[[ DATA TO PROCESS, beginning ]]
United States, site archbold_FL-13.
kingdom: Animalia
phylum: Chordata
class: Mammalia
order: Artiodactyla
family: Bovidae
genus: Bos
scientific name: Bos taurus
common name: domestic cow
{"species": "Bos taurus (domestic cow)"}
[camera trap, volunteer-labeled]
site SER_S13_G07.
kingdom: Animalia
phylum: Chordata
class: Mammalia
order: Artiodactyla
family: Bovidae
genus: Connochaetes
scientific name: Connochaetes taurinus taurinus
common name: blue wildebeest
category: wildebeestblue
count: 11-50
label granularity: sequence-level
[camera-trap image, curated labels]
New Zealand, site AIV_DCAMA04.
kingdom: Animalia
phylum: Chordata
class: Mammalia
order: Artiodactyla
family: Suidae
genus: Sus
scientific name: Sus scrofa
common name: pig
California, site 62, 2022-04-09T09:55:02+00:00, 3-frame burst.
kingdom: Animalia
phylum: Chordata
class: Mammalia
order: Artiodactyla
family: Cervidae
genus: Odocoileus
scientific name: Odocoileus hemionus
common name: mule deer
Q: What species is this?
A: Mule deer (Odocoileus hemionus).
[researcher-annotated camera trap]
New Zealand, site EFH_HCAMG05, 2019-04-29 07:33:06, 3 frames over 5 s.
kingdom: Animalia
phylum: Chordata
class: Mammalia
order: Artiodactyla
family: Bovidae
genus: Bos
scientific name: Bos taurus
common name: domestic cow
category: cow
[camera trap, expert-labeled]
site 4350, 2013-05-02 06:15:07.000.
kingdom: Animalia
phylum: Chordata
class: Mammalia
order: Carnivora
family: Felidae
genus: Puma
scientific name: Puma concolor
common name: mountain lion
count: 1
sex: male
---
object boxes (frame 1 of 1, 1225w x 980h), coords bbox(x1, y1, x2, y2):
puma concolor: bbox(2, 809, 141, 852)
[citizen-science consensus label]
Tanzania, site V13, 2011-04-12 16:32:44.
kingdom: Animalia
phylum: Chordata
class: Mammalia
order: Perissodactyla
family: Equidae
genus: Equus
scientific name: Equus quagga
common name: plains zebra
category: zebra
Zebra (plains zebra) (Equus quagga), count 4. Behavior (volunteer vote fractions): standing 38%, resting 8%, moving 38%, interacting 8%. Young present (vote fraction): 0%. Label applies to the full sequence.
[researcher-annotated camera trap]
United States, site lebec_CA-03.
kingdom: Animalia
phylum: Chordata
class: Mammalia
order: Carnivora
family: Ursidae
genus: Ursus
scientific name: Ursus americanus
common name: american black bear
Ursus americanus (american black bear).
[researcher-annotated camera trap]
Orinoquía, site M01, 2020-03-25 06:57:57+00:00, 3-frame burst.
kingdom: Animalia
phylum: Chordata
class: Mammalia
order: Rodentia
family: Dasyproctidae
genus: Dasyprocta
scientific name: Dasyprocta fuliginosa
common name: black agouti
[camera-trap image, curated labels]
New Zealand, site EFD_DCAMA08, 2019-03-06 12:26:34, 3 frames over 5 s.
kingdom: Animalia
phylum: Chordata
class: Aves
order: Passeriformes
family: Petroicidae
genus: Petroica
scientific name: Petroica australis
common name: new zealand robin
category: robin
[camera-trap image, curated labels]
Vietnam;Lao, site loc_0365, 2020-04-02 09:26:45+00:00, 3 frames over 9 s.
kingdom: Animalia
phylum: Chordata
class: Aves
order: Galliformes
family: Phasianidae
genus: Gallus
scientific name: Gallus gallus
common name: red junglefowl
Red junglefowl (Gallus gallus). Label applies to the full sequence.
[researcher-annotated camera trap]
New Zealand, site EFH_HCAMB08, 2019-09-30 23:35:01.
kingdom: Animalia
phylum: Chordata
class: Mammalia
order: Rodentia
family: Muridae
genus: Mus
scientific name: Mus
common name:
[[ DATA TO PROCESS, end ]]
Your task is to write out every record exactly.

United States, site archbold_FL-13.
kingdom: Animalia
phylum: Chordata
class: Mammalia
order: Artiodactyla
family: Bovidae
genus: Bos
scientific name: Bos taurus
common name: domestic cow
{"species": "Bos taurus (domestic cow)"}
[camera trap, volunteer-labeled]
site SER_S13_G07.
kingdom: Animalia
phylum: Chordata
class: Mammalia
order: Artiodactyla
family: Bovidae
genus: Connochaetes
scientific name: Connochaetes taurinus taurinus
common name: blue wildebeest
category: wildebeestblue
count: 11-50
label granularity: sequence-level
[camera-trap image, curated labels]
New Zealand, site AIV_DCAMA04.
kingdom: Animalia
phylum: Chordata
class: Mammalia
order: Artiodactyla
family: Suidae
genus: Sus
scientific name: Sus scrofa
common name: pig
California, site 62, 2022-04-09T09:55:02+00:00, 3-frame burst.
kingdom: Animalia
phylum: Chordata
class: Mammalia
order: Artiodactyla
family: Cervidae
genus: Odocoileus
scientific name: Odocoileus hemionus
common name: mule deer
Q: What species is this?
A: Mule deer (Odocoileus hemionus).
[researcher-annotated camera trap]
New Zealand, site EFH_HCAMG05, 2019-04-29 07:33:06, 3 frames over 5 s.
kingdom: Animalia
phylum: Chordata
class: Mammalia
order: Artiodactyla
family: Bovidae
genus: Bos
scientific name: Bos taurus
common name: domestic cow
category: cow
[camera trap, expert-labeled]
site 4350, 2013-05-02 06:15:07.000.
kingdom: Animalia
phylum: Chordata
class: Mammalia
order: Carnivora
family: Felidae
genus: Puma
scientific name: Puma concolor
common name: mountain lion
count: 1
sex: male
---
object boxes (frame 1 of 1, 1225w x 980h), coords bbox(x1, y1, x2, y2):
puma concolor: bbox(2, 809, 141, 852)
[citizen-science consensus label]
Tanzania, site V13, 2011-04-12 16:32:44.
kingdom: Animalia
phylum: Chordata
class: Mammalia
order: Perissodactyla
family: Equidae
genus: Equus
scientific name: Equus quagga
common name: plains zebra
category: zebra
Zebra (plains zebra) (Equus quagga), count 4. Behavior (volunteer vote fractions): standing 38%, resting 8%, moving 38%, interacting 8%. Young present (vote fraction): 0%. Label applies to the full sequence.
[researcher-annotated camera trap]
United States, site lebec_CA-03.
kingdom: Animalia
phylum: Chordata
class: Mammalia
order: Carnivora
family: Ursidae
genus: Ursus
scientific name: Ursus americanus
common name: american black bear
Ursus americanus (american black bear).
[researcher-annotated camera trap]
Orinoquía, site M01, 2020-03-25 06:57:57+00:00, 3-frame burst.
kingdom: Animalia
phylum: Chordata
class: Mammalia
order: Rodentia
family: Dasyproctidae
genus: Dasyprocta
scientific name: Dasyprocta fuliginosa
common name: black agouti
[camera-trap image, curated labels]
New Zealand, site EFD_DCAMA08, 2019-03-06 12:26:34, 3 frames over 5 s.
kingdom: Animalia
phylum: Chordata
class: Aves
order: Passeriformes
family: Petroicidae
genus: Petroica
scientific name: Petroica australis
common name: new zealand robin
category: robin
[camera-trap image, curated labels]
Vietnam;Lao, site loc_0365, 2020-04-02 09:26:45+00:00, 3 frames over 9 s.
kingdom: Animalia
phylum: Chordata
class: Aves
order: Galliformes
family: Phasianidae
genus: Gallus
scientific name: Gallus gallus
common name: red junglefowl
Red junglefowl (Gallus gallus). Label applies to the full sequence.
[researcher-annotated camera trap]
New Zealand, site EFH_HCAMB08, 2019-09-30 23:35:01.
kingdom: Animalia
phylum: Chordata
class: Mammalia
order: Rodentia
family: Muridae
genus: Mus
scientific name: Mus
common name:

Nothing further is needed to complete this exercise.